*Texto proporcionado:*
◇ ◇ ◇ ◇
Acerca de las posibles bases materiales de la consciencia
(Y un trabajo de R. Penrose, Las sombras de la mente)
El principio científico de explicar todo lo observable mediante alguna derivación de las fuerzas conocidas de la naturaleza nos plantea hasta dónde es posible hablar de ciencia.
La ciencia también aborda a lo que aún no es posible observar, tal como la consciencia. La participación de la consciencia en el mundo es evidente, pero a posteriori. Uno cree en su existencia pero sólo la percibe indirectamente por las obras o acciones que presuponen tal entidad. Incluso en la astronomía procedemos así, inferimos la presencia de un agujero negro por el comportamiento de los cuerpos celestes sometidos a su influencia. Por otra parte, es algo similar a la limitación observacional de la historia: no podemos ver realmente una escena del medioevo. Podemos inferirla, nada más.
Algunos de los científicos de renombre, como R. Penrose, dan cuenta de la consciencia mediante la posibilidad de explicación derivada de alguna de las fuerzas conocidas de la naturaleza. Precisamente, en el microcosmos de las partículas cuánticas. Penrose apela a las inferencias derivadas del comportamiento de las partículas pues es algo que se aproxima notablemente al fenómeno de la consciencia. Halla suficiente complejidad estructural en el citoesqueleto neuronal, en estructuras llamadas microtúbulos. Amplifica enormemente las posibilidades de explicación de la consciencia ya que en el nivel cuántico del comportamiento de las partículas hay correlaciones coherentes con el de la consciencia.
◇ ◇ ◇ ◇
[Registros contenidos en un conjunto de datos]

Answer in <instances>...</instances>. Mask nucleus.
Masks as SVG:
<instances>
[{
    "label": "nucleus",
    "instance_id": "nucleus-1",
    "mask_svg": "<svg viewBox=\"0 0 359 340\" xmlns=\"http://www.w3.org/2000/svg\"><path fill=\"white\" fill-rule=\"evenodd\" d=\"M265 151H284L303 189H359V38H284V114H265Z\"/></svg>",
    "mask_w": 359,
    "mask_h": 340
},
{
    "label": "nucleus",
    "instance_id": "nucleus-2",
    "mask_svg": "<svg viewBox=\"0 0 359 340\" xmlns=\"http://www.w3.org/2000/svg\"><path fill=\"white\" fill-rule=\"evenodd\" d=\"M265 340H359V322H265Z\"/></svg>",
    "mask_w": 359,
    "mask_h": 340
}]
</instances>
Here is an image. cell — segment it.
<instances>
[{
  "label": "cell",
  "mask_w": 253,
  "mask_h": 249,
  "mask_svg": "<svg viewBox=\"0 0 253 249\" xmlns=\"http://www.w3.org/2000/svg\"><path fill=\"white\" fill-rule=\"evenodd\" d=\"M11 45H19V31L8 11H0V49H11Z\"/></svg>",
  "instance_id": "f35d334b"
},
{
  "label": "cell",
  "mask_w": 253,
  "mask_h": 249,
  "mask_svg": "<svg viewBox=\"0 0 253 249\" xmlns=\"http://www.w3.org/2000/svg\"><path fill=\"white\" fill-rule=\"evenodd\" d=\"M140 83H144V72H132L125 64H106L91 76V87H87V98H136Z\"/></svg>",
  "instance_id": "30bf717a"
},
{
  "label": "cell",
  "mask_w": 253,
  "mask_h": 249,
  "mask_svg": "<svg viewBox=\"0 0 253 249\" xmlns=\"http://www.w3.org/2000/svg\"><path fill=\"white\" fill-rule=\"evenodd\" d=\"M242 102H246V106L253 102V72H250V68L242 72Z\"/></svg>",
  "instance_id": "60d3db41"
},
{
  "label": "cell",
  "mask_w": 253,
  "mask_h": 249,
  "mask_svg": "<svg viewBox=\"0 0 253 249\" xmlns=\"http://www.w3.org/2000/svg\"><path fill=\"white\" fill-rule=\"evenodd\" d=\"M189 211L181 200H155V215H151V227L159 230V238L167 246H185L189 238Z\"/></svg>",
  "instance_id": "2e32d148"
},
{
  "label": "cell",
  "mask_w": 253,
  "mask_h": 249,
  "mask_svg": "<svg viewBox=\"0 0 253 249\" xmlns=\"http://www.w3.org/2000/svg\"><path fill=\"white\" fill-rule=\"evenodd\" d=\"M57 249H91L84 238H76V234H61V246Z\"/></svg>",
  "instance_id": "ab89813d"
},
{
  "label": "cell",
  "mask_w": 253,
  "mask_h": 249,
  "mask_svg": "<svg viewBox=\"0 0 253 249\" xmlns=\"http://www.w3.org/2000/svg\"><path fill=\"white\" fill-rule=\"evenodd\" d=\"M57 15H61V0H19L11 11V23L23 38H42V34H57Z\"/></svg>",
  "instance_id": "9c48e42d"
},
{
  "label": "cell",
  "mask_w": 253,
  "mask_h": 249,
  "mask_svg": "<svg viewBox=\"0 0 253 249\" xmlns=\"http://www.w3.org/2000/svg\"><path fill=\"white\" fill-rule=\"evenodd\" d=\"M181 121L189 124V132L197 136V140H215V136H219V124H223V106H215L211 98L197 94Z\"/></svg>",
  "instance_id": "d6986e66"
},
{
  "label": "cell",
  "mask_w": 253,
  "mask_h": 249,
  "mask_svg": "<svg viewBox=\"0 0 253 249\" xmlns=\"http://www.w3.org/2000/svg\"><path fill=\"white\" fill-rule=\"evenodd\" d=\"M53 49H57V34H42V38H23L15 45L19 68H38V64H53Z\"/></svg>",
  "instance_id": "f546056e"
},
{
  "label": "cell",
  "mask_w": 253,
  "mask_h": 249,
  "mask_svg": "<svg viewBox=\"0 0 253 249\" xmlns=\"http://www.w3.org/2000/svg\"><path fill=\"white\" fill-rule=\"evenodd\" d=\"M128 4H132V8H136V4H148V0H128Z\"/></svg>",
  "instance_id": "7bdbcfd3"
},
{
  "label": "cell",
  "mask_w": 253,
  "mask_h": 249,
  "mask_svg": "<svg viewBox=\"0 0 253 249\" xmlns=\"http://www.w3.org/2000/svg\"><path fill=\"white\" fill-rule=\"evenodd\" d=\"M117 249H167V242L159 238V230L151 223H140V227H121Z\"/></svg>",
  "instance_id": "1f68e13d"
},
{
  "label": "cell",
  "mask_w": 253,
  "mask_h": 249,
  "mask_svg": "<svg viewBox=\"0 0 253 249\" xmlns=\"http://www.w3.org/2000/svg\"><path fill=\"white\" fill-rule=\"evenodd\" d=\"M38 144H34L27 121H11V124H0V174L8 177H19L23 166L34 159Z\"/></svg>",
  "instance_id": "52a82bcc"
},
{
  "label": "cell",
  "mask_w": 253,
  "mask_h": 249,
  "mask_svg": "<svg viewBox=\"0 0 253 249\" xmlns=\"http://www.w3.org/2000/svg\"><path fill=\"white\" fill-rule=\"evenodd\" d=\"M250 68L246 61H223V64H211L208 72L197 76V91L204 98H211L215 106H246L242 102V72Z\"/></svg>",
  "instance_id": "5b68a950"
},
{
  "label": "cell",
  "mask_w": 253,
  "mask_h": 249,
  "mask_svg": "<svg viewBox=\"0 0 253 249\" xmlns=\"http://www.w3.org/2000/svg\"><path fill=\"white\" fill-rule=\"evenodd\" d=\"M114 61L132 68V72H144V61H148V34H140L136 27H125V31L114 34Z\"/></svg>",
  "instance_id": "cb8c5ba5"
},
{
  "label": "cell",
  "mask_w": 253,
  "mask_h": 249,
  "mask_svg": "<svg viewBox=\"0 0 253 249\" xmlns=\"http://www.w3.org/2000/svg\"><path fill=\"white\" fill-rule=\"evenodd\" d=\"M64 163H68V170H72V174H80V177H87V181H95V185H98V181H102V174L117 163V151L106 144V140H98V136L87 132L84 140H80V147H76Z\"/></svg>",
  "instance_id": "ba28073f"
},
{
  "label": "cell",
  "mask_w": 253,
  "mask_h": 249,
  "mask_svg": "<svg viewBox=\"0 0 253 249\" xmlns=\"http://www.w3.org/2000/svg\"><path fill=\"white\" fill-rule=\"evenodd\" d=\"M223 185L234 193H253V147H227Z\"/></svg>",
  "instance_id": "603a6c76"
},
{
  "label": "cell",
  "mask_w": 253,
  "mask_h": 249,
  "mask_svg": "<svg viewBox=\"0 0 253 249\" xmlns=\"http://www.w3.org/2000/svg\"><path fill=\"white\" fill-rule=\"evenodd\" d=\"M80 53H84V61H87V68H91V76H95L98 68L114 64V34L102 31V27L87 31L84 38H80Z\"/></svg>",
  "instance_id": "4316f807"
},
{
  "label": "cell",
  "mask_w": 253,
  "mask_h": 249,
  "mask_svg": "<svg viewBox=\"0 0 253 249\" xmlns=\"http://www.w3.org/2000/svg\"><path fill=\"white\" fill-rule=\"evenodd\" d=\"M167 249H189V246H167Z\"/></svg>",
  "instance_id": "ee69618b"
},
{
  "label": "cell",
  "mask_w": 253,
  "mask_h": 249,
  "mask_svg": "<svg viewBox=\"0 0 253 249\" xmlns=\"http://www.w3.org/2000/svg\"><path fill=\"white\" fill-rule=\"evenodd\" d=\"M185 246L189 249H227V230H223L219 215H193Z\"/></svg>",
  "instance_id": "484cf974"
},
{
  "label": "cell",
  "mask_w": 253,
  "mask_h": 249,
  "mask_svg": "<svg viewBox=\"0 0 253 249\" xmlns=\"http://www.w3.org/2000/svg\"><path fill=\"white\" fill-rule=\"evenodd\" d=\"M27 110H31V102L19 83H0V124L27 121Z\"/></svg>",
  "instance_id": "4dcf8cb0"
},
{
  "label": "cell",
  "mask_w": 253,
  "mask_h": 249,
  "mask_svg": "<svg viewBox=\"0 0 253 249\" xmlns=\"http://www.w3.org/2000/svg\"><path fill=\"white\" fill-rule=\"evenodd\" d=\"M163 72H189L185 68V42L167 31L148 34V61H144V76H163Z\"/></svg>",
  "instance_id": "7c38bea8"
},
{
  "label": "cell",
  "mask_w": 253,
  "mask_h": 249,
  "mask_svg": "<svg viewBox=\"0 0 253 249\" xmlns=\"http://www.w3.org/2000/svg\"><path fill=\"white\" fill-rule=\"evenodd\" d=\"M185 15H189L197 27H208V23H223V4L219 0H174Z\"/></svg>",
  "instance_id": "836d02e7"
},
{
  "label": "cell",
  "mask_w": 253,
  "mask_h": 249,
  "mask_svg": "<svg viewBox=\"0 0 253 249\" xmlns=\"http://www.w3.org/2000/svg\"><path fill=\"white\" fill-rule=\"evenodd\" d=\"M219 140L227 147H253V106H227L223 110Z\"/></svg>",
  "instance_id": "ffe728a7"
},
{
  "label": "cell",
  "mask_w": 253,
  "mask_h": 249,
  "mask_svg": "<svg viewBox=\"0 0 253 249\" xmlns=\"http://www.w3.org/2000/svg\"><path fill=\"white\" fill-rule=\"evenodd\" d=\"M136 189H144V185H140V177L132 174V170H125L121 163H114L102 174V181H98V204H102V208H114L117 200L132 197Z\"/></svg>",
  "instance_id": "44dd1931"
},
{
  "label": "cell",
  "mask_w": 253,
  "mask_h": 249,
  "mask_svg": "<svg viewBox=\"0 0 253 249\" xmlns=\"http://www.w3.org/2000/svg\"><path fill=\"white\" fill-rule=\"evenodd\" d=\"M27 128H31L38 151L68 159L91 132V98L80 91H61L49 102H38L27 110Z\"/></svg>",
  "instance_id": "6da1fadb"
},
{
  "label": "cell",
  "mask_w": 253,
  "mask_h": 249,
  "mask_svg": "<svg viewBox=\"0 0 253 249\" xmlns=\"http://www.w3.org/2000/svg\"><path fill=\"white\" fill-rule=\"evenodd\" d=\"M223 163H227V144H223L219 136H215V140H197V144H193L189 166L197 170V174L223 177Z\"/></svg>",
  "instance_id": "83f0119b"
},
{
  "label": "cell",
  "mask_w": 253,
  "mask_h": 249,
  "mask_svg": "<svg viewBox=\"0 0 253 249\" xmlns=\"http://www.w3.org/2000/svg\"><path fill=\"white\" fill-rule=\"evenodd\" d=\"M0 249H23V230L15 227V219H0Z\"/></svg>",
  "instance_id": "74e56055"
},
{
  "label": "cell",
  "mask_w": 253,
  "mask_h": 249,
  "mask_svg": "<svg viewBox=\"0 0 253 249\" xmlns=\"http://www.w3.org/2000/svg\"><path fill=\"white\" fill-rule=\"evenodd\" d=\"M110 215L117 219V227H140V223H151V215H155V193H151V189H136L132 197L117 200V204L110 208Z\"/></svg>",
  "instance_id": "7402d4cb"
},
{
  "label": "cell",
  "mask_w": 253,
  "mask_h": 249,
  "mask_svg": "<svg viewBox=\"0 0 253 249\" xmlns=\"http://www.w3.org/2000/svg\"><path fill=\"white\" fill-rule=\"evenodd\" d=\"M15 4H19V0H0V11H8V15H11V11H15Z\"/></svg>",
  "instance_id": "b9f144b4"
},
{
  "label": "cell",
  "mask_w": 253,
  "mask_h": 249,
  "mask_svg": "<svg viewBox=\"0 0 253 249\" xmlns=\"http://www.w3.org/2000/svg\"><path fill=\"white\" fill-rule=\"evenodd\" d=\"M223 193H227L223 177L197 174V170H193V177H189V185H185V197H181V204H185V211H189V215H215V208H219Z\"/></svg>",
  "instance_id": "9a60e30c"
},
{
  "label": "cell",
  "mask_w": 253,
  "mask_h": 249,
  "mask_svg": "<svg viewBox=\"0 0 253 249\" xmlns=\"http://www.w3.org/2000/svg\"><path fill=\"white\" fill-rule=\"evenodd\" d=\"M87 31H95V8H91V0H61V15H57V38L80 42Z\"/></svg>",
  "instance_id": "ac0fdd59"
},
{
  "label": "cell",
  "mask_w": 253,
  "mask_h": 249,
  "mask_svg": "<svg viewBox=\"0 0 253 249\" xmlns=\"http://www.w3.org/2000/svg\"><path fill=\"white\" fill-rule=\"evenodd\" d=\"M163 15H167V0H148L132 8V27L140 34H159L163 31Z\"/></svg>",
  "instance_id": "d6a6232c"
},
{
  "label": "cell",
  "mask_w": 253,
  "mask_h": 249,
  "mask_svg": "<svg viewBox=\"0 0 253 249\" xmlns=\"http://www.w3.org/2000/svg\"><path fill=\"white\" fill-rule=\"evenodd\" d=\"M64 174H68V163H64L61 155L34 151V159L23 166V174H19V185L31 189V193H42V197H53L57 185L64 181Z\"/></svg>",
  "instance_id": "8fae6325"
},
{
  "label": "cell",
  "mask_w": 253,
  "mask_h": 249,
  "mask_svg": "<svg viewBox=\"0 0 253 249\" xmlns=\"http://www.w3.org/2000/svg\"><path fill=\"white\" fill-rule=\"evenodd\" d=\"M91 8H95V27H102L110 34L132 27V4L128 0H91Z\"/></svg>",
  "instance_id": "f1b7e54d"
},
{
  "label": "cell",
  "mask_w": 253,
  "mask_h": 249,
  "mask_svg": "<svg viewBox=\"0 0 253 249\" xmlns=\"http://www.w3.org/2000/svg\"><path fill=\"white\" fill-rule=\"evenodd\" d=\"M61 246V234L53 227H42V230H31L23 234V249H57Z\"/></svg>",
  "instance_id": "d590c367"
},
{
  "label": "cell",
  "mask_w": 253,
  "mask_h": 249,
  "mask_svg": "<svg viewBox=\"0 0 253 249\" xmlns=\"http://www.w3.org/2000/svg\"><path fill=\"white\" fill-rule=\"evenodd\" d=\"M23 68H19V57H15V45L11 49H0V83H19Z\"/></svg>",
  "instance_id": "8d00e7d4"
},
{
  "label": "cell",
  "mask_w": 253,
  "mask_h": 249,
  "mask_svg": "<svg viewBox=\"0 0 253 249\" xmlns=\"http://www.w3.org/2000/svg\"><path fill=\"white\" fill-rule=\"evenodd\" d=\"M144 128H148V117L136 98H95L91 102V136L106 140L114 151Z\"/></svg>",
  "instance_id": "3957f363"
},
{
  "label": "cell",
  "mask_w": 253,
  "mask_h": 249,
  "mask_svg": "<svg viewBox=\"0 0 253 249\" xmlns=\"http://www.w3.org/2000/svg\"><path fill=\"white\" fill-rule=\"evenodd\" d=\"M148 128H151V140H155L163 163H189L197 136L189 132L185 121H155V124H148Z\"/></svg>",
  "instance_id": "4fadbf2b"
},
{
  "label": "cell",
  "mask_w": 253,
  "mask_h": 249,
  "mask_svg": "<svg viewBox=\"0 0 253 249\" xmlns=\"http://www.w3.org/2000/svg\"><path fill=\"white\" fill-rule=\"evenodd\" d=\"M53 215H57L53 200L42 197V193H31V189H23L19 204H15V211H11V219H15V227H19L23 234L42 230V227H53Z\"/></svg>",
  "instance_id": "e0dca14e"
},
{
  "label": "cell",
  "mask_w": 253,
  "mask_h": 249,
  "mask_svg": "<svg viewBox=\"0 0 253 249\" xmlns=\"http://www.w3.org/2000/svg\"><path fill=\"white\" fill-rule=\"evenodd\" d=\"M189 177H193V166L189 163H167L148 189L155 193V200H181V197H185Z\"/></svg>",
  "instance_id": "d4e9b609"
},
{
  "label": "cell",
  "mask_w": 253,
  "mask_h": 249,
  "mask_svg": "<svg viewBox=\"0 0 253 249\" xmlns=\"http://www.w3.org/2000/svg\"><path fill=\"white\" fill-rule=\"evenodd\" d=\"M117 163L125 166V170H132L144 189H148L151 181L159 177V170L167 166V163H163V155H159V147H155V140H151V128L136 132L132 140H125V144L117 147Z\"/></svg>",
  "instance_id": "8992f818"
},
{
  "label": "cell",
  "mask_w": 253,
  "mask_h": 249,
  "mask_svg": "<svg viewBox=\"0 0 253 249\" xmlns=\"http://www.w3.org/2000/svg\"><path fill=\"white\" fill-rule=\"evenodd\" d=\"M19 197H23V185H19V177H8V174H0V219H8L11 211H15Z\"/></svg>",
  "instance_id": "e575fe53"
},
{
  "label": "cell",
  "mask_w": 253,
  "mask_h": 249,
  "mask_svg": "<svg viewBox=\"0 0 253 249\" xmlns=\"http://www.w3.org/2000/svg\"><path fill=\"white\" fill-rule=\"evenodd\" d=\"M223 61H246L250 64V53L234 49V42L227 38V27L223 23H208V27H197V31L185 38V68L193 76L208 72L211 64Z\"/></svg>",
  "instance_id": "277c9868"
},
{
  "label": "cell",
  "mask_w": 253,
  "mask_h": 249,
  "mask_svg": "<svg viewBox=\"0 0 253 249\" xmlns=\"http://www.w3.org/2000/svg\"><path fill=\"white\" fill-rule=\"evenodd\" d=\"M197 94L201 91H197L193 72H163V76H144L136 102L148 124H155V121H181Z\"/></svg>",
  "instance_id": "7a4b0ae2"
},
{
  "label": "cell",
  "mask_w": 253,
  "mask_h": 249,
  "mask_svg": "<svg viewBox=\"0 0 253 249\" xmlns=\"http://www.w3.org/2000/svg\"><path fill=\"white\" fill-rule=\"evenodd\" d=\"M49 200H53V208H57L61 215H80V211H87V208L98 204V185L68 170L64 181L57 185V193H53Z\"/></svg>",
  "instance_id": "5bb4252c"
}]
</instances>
◇ ◇ ◇ ◇
*Actividad A:* Devuelve sin cambios el fragmento del texto sobre la consciencia que va desde "Algunos de los" hasta "el de la consciencia.".
*Actividad B:* En una a tres oraciones, explica por qué, según el texto sobre la consciencia, Penrose recurre a las inferencias derivadas del comportamiento de las partículas.

*Solución A:*
Algunos de los científicos de renombre, como R. Penrose, dan cuenta de la consciencia mediante la posibilidad de explicación derivada de alguna de las fuerzas conocidas de la naturaleza. Precisamente, en el microcosmos de las partículas cuánticas. Penrose apela a las inferencias derivadas del comportamiento de las partículas pues es algo que se aproxima notablemente al fenómeno de la consciencia. Halla suficiente complejidad estructural en el citoesqueleto neuronal, en estructuras llamadas microtúbulos. Amplifica enormemente las posibilidades de explicación de la consciencia ya que en el nivel cuántico del comportamiento de las partículas hay correlaciones coherentes con el de la consciencia.

*Solución B:* Penrose recurre a esas inferencias porque el comportamiento de las partículas se aproxima notablemente al fenómeno de la consciencia.